## Exercise objective
Your output must match the records below character for character.

▼

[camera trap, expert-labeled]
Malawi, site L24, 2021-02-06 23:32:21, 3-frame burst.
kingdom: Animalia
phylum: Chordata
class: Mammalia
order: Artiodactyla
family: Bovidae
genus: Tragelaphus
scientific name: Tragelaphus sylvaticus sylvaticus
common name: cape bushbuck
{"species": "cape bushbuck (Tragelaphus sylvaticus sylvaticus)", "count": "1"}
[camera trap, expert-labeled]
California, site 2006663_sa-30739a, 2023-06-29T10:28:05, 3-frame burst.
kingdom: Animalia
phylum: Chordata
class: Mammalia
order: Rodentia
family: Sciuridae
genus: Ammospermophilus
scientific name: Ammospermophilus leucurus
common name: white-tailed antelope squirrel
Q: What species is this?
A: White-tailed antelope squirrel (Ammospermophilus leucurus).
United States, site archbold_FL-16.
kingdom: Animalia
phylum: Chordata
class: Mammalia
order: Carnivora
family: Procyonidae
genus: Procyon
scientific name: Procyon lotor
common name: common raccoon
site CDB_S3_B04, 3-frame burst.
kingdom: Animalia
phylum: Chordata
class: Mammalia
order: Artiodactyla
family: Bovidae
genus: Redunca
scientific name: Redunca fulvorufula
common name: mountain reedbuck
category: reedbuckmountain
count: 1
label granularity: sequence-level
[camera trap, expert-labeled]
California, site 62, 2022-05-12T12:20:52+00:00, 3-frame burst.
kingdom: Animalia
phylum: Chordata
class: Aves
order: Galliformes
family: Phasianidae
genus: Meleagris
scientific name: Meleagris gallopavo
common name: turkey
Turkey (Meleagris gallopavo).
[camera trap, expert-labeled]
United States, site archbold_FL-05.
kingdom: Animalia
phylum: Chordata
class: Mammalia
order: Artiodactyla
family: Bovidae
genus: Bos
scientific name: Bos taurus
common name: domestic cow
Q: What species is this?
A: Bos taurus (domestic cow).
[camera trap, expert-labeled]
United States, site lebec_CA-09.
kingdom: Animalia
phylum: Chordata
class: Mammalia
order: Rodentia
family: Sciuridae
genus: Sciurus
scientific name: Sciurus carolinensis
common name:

▲

## Solved problem
[camera trap, expert-labeled]
Malawi, site L24, 2021-02-06 23:32:21, 3-frame burst.
kingdom: Animalia
phylum: Chordata
class: Mammalia
order: Artiodactyla
family: Bovidae
genus: Tragelaphus
scientific name: Tragelaphus sylvaticus sylvaticus
common name: cape bushbuck
{"species": "cape bushbuck (Tragelaphus sylvaticus sylvaticus)", "count": "1"}
[camera trap, expert-labeled]
California, site 2006663_sa-30739a, 2023-06-29T10:28:05, 3-frame burst.
kingdom: Animalia
phylum: Chordata
class: Mammalia
order: Rodentia
family: Sciuridae
genus: Ammospermophilus
scientific name: Ammospermophilus leucurus
common name: white-tailed antelope squirrel
Q: What species is this?
A: White-tailed antelope squirrel (Ammospermophilus leucurus).
United States, site archbold_FL-16.
kingdom: Animalia
phylum: Chordata
class: Mammalia
order: Carnivora
family: Procyonidae
genus: Procyon
scientific name: Procyon lotor
common name: common raccoon
site CDB_S3_B04, 3-frame burst.
kingdom: Animalia
phylum: Chordata
class: Mammalia
order: Artiodactyla
family: Bovidae
genus: Redunca
scientific name: Redunca fulvorufula
common name: mountain reedbuck
category: reedbuckmountain
count: 1
label granularity: sequence-level
[camera trap, expert-labeled]
California, site 62, 2022-05-12T12:20:52+00:00, 3-frame burst.
kingdom: Animalia
phylum: Chordata
class: Aves
order: Galliformes
family: Phasianidae
genus: Meleagris
scientific name: Meleagris gallopavo
common name: turkey
Turkey (Meleagris gallopavo).
[camera trap, expert-labeled]
United States, site archbold_FL-05.
kingdom: Animalia
phylum: Chordata
class: Mammalia
order: Artiodactyla
family: Bovidae
genus: Bos
scientific name: Bos taurus
common name: domestic cow
Q: What species is this?
A: Bos taurus (domestic cow).
[camera trap, expert-labeled]
United States, site lebec_CA-09.
kingdom: Animalia
phylum: Chordata
class: Mammalia
order: Rodentia
family: Sciuridae
genus: Sciurus
scientific name: Sciurus carolinensis
common name:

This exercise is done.